» ASSIGNMENT:
Can you copy, character for character, every line of the records from the very first one through the line that contains "#color_DEEP_TEAL_QUETZAL_GREEN", both ends included, and nothing beyond that line?

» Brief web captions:
══════════════════════════════
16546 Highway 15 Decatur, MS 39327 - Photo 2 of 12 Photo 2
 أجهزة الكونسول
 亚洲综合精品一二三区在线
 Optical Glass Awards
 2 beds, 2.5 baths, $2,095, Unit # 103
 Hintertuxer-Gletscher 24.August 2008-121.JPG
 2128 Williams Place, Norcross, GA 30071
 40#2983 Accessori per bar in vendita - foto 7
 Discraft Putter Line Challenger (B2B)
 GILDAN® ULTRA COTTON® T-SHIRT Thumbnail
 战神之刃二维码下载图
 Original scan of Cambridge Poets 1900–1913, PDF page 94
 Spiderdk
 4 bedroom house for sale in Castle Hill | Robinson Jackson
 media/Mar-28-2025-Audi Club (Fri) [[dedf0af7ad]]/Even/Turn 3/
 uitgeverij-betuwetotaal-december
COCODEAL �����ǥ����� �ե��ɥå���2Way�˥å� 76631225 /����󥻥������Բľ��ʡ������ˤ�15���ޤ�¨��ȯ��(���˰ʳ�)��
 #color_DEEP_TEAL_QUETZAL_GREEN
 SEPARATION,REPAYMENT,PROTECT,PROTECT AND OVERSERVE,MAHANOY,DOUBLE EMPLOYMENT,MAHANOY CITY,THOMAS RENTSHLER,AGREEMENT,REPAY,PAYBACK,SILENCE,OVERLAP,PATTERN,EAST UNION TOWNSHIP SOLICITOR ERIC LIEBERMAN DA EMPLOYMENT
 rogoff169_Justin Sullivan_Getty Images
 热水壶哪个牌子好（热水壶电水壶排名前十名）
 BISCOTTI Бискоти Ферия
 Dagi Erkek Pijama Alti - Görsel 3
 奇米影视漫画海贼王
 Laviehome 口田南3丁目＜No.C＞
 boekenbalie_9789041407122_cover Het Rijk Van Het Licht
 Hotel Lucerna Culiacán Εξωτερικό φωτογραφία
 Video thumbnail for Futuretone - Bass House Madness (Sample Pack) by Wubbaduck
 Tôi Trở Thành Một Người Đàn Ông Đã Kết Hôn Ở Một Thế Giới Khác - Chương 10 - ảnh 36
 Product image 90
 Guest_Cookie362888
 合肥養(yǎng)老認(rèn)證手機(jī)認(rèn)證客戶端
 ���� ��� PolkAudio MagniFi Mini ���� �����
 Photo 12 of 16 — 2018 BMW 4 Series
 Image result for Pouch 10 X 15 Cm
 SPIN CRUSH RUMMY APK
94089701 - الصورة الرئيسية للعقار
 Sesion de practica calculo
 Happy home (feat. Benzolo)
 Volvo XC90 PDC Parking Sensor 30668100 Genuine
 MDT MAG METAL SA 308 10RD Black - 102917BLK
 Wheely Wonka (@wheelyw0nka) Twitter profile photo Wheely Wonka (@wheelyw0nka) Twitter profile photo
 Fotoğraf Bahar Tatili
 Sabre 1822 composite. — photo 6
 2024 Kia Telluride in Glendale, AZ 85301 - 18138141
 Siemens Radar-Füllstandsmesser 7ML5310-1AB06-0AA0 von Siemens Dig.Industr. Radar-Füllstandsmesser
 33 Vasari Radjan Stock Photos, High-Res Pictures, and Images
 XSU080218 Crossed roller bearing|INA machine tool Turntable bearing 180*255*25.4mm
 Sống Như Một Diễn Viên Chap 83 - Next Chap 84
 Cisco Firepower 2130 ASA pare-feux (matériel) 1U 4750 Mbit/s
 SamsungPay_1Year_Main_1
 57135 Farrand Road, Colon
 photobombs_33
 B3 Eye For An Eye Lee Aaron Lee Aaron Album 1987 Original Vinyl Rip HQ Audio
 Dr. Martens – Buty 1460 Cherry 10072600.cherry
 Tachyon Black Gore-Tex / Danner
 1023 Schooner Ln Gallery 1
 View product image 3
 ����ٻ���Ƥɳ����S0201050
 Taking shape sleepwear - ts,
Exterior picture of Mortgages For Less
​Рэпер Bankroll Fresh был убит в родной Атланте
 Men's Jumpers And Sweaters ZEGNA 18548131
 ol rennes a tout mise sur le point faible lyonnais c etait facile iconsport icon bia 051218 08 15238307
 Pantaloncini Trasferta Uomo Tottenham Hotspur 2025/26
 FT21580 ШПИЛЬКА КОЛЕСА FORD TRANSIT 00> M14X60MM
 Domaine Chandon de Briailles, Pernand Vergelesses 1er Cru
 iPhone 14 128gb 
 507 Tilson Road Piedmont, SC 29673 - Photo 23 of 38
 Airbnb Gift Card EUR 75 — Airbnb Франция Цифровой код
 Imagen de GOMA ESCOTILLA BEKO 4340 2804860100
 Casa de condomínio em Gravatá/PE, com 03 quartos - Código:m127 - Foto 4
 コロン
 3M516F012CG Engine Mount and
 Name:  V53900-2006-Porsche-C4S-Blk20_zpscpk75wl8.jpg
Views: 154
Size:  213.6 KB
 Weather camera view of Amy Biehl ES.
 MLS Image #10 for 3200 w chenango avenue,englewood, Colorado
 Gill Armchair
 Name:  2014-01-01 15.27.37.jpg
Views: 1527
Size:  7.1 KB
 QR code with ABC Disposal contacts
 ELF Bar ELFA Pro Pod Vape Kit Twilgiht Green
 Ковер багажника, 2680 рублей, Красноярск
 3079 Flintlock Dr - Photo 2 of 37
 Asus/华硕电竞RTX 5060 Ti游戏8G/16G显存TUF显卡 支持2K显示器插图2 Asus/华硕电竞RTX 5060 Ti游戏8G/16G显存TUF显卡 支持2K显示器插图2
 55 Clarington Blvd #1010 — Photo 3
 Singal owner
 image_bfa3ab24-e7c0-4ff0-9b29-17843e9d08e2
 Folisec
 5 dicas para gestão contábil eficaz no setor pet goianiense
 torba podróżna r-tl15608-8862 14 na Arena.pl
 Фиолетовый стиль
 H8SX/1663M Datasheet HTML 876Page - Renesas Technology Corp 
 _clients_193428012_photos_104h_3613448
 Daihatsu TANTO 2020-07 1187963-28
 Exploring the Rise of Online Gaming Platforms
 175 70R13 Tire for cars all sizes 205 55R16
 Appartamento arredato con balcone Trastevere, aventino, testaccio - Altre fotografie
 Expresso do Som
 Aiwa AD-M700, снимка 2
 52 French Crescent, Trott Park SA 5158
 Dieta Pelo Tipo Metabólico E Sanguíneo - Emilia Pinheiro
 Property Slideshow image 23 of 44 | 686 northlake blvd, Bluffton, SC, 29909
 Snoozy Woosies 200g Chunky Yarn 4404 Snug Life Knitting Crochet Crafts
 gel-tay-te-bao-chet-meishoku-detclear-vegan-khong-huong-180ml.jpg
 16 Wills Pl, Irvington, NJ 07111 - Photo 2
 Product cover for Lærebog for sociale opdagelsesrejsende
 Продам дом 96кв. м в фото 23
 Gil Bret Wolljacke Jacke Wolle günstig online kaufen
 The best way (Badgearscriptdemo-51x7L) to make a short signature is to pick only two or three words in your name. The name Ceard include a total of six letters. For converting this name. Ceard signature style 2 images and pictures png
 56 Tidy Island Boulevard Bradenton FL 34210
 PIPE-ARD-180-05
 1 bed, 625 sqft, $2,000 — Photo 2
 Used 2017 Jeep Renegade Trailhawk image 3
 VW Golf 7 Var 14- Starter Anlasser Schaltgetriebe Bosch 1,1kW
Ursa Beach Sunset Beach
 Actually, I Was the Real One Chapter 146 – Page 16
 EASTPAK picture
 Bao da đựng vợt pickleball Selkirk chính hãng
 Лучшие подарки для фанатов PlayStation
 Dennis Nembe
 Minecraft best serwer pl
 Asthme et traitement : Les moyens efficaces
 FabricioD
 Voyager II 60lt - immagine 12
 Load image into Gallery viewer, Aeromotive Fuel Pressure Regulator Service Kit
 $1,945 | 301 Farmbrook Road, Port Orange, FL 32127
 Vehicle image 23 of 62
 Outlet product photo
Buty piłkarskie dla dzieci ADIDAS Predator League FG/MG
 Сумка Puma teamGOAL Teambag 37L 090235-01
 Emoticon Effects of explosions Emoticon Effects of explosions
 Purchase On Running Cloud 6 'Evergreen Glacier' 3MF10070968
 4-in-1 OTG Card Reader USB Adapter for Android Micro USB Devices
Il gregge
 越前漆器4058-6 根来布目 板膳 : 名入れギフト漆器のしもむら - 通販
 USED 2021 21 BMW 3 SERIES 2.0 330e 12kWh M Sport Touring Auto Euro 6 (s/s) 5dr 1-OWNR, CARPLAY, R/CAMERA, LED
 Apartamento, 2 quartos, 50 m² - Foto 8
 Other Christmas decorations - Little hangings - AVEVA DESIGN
══════════════════════════════
» ANSWER SECTION:
16546 Highway 15 Decatur, MS 39327 - Photo 2 of 12 Photo 2
 أجهزة الكونسول
 亚洲综合精品一二三区在线
 Optical Glass Awards
 2 beds, 2.5 baths, $2,095, Unit # 103
 Hintertuxer-Gletscher 24.August 2008-121.JPG
 2128 Williams Place, Norcross, GA 30071
 40#2983 Accessori per bar in vendita - foto 7
 Discraft Putter Line Challenger (B2B)
 GILDAN® ULTRA COTTON® T-SHIRT Thumbnail
 战神之刃二维码下载图
 Original scan of Cambridge Poets 1900–1913, PDF page 94
 Spiderdk
 4 bedroom house for sale in Castle Hill | Robinson Jackson
 media/Mar-28-2025-Audi Club (Fri) [[dedf0af7ad]]/Even/Turn 3/
 uitgeverij-betuwetotaal-december
COCODEAL �����ǥ����� �ե��ɥå���2Way�˥å� 76631225 /����󥻥������Բľ��ʡ������ˤ�15���ޤ�¨��ȯ��(���˰ʳ�)��
 #color_DEEP_TEAL_QUETZAL_GREEN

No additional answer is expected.